_Text_

I wonder if the arc of civilization is trending away from humans, that we’re creating a world that isn’t conducive to being human. Being a robot, yes, but maybe not so much fragile, quirky us.
We aren’t designed to spend half our lives staring at smartphones, to endlessly parse disinformation, to fend off the chaos and cruelty of fascists, to see children being bombed and starved to death.
We certainly aren’t built to make a living in a system designed for billionaires to become even richer so they can send their penis rockets into space for eleven minutes as a publicity stunt.
Or as Don Lemon wrote, “Every headline, every ‘breaking news’ alert, it takes a little piece of you. Until you’re not just reading the story—you’re holding it. Carrying it in your body. Waking up tired before the day has even begun.”
But because I write a newsletter entitled It’s Not Too Late and I’m an annoying optimist and a tad puglistic, I insist on fighting back.

I insist on asking, passionately, how do we preserve our humanity?

_Record extracts_
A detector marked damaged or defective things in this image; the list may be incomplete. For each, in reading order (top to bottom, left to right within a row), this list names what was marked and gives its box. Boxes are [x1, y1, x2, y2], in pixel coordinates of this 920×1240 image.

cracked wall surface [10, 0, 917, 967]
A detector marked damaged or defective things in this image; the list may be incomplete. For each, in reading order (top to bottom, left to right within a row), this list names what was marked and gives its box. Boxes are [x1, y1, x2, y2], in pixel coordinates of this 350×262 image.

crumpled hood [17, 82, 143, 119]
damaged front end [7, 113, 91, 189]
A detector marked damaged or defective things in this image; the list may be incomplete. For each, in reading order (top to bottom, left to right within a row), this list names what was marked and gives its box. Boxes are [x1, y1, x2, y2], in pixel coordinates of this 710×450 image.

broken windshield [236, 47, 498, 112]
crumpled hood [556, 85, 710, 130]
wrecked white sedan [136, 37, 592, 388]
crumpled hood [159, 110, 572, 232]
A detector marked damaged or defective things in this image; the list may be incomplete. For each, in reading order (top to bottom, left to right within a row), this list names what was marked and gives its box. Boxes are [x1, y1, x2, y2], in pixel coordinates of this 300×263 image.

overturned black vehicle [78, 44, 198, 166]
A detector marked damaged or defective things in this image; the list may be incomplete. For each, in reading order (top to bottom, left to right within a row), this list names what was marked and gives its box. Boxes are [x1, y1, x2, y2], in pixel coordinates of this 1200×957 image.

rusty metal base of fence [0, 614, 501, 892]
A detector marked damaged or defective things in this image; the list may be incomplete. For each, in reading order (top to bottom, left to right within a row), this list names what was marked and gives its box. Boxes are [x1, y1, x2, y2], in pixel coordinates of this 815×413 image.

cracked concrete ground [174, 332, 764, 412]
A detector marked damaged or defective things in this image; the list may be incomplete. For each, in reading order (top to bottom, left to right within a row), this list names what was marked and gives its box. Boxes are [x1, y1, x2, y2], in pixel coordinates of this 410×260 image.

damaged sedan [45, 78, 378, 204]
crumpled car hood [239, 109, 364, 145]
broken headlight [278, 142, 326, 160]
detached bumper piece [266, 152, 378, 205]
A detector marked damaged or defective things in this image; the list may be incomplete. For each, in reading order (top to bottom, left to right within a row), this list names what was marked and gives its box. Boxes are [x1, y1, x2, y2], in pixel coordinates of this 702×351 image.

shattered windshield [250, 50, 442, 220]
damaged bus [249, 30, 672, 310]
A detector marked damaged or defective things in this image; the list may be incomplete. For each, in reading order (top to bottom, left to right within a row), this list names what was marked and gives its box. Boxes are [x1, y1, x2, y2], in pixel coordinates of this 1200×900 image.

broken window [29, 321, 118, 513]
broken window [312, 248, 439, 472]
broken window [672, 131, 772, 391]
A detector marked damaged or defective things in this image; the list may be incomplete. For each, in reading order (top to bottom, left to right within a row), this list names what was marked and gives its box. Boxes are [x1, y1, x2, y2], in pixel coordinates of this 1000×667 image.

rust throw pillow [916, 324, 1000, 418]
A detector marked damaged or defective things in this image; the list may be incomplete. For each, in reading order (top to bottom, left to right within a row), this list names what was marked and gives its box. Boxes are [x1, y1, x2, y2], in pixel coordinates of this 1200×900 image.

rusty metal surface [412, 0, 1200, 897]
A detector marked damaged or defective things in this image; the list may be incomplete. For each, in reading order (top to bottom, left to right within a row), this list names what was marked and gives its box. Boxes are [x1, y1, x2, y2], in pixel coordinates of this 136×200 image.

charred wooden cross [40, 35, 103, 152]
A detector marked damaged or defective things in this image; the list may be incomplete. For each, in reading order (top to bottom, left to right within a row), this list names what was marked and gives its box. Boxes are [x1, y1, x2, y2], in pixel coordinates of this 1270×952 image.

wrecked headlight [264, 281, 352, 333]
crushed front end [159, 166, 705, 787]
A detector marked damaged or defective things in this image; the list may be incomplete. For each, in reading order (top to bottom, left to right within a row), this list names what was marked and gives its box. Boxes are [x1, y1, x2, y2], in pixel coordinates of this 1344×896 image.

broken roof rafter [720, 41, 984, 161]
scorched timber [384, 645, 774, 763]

_Written tasks_
1 - Say whether each statement agrees with the passage on preserving our humanity, answering yes or no and quoting the deciding words of the passage: (a) The writer's newsletter is titled It's Not Too Late. (b) The writer calls themselves a pessimist. (c) In the Don Lemon quotation, the reader wakes up rested.
2 - Please extract the stretch of the passage on preserving our humanity that begins at the words "We aren’t designed" and stops after "on fighting back.".
3 - Extend the passage on preserving our humanity, picking up right after its final sentence.
The records are separate material and have no connection to the passage on preserving our humanity.

_Responses for each task_
1 -
(a) Yes: "I write a newsletter entitled It’s Not Too Late"
(b) No: "I’m an annoying optimist"
(c) No: "Waking up tired before the day has even begun."

2 -
We aren’t designed to spend half our lives staring at smartphones, to endlessly parse disinformation, to fend off the chaos and cruelty of fascists, to see children being bombed and starved to death.
We certainly aren’t built to make a living in a system designed for billionaires to become even richer so they can send their penis rockets into space for eleven minutes as a publicity stunt.
Or as Don Lemon wrote, “Every headline, every ‘breaking news’ alert, it takes a little piece of you. Until you’re not just reading the story—you’re holding it. Carrying it in your body. Waking up tired before the day has even begun.”
But because I write a newsletter entitled It’s Not Too Late and I’m an annoying optimist and a tad puglistic, I insist on fighting back.

3 -
This isn’t about self-care or giving up social media or taking more deep breaths; it’s far bigger than that.
It’s about staying human to preserve the world we love.
To resist fascism that is trying to kill everything and everyone we love.
Because if we lose our humanity, all the people and creatures and ecosystems surrounding us go down, too.
But how do we stay human?
Of course, that answer is going to be unique to each of us, a combo of attitude, beliefs, rituals, resistance, and community we each find and stand in, and for.
Here is what I’ve been trying.
To notice how and when our humanness is being chipped away and ask myself, “What would a good animal do here?” and try to do it.
To gather together with other humans and laugh as much as possible. To resist the urge to isolate, a big one for me.
To slice through the fog of gaslighting with facts. If you think, “I don’t know what is real anymore or what to believe,” search out credible sources. It’s not hard.
And yes, Pollyanna that I am (a Pollyanna with a potty mouth), it feels vital to maintain our dignity, and each other’s, whether that’s with simple manners, tiny acts of kindness, and a refusal, above all, to make anyone “the other.”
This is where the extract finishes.